Text segment ▸

FIG. 2 a shows a schematic block diagram of a first embodiment of a communications system 2 configured to perform a method according to the present disclosure.
The communications system 2 comprises a first communication device 21 a and a second communication device 21 b. The first communication device 21 a is in real-time audio communication with the second communication device 21 b. The real-time audio communication is routed via a server 20. The real-time audio communication may be any audio and/or video communication comprising real-time audio transmission, such as a point-to-point communication, e.g. Voice over Internet Protocol (VoIP) or software phone (softphone), or a peer-to-peer communication.
The first communication device 21 a comprises a first audio interface 210 a configured to record audio from and play back audio to a user of the first communication device 21 a. Correspondingly, the second communication device 21 b comprises a second audio interface 210 b configured to record audio from and play back audio to a user of the second communication device 21 b. It will be understood that in other embodiments, a recording interface and a playback interface may be provided alternatively or additionally to the respective audio interfaces 210 a, 210 b. The first 210 a and second audio interfaces 210 b may comprise an audio input device, such as a microphone, and an audio playback device, such as an audio processor, a headphone/speaker outlet, and/or one or more speakers.
The first communication device 21 a further comprises a processor 211 a. The processor 211 a may be configured to monitor and register: a playback mode, such as a loudspeaker mode and a headphone mode, a playback level, and a microphone gain of the first audio interface 210 a, as well as monitoring and registering sensor information (not shown in FIG. 2 a ) of the first communication device 21 a. The processor 211 a may furthermore be configured to monitor and register a microphone gain level of the second communication device 21 a. Sensor information may be information from a wireless communication interface (not shown in FIG. 2 a ), such as a Bluetooth® and/or Wi-Fi module, of the first communication device 21 a. The processor 211 a may furthermore be configured to detect whether the first communication device is in real-time audio communication with the second communication device 21 b.
Correspondingly, the second communication device 21 b comprises a processor 211 b. The processor 211 b may be configured to monitor and register: a playback mode, such as a loudspeaker mode and a headphone mode, a playback level, and a microphone gain of the second audio interface 210 b, as well as monitoring and registering sensor information (not shown in FIG. 2 a ) of the second communication device 21 b. The processor 211 b may furthermore be configured to monitor and register a microphone gain level of the second communication device 21 b. Sensor information may be information from a wireless communication interface (not shown in FIG. 2 a ), such as a Bluetooth® and/or Wi-Fi module, of the second communication device 21 b. The processor 211 b may furthermore be configured to detect whether the second communication device is in real-time audio communication with the first communication device 21 b.
Although the first 21 a and second communication devices 21 b are described as being similar, it will be appreciated that they may be different types of devices. For instance, each of the first 21 a and second communication devices 21 b may be a mobile phone, a tablet computer, a personal computer, a server, a personal digital assistant, or the like.

Work instruction 1 ▸ According to the patent excerpt, what is the real-time audio communication routed through?
Work instruction 2 ▸ Please change "schematic block diagram" to "simplified diagram" in the patent excerpt, and give the passage starting at "FIG. 2 a shows" and ending at "the present disclosure." with that change made.
Work instruction 3 ▸ Using the patent excerpt, explain in one to three sentences what the first audio interface 210 a is configured to do.
The material after this point is unrelated to the patent excerpt.

Source data ▸

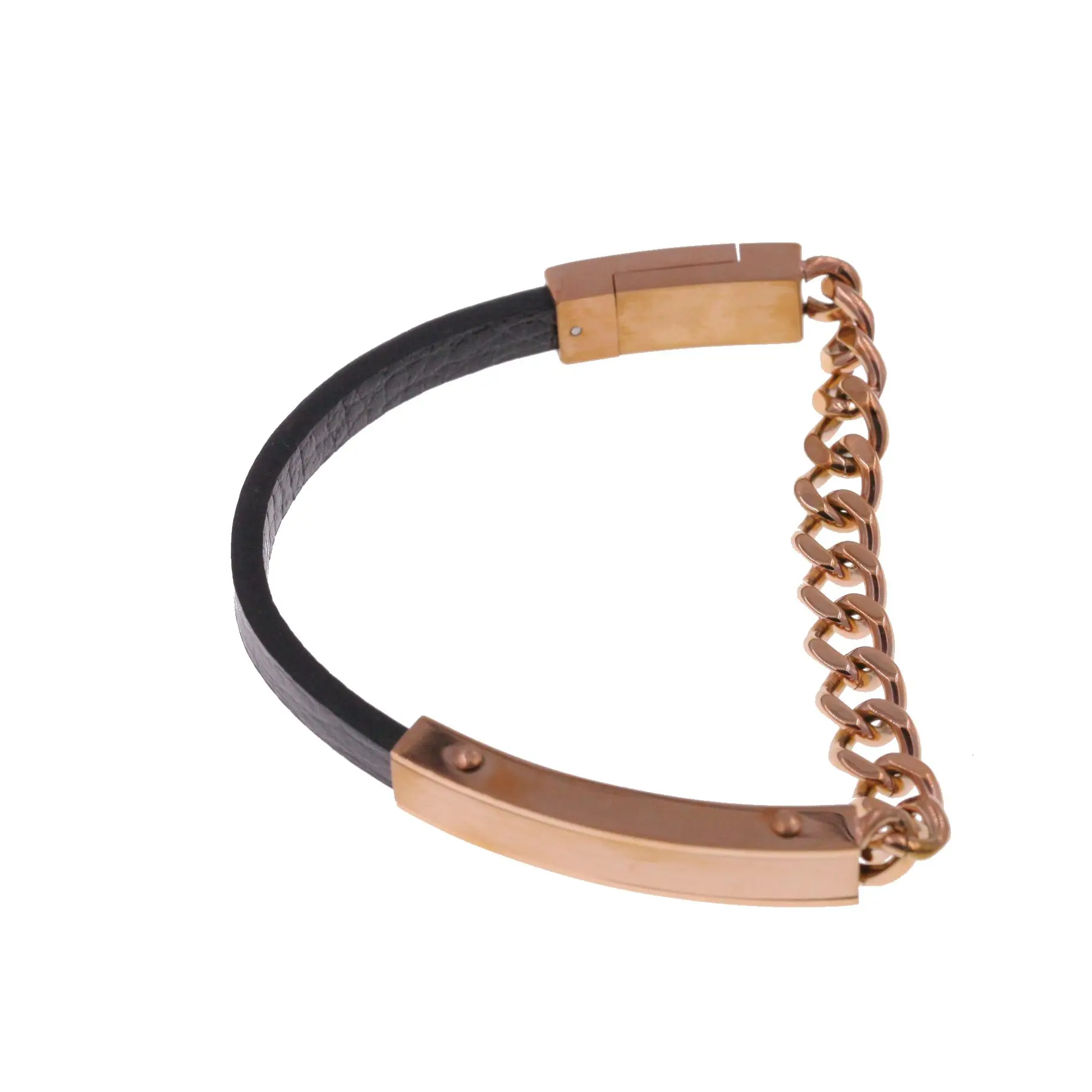 Qian Du leather and stainless steel chain bracelet stainless steel magnetic clasp fashion men's bracelet jewelry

Problem solution 1 ▸ It is routed via server 20.

Problem solution 2 ▸
FIG. 2 a shows a simplified diagram of a first embodiment of a communications system 2 configured to perform a method according to the present disclosure.

Problem solution 3 ▸ The first audio interface 210 a is configured to record audio from a user of the first communication device 21 a. It is also configured to play back audio to that user.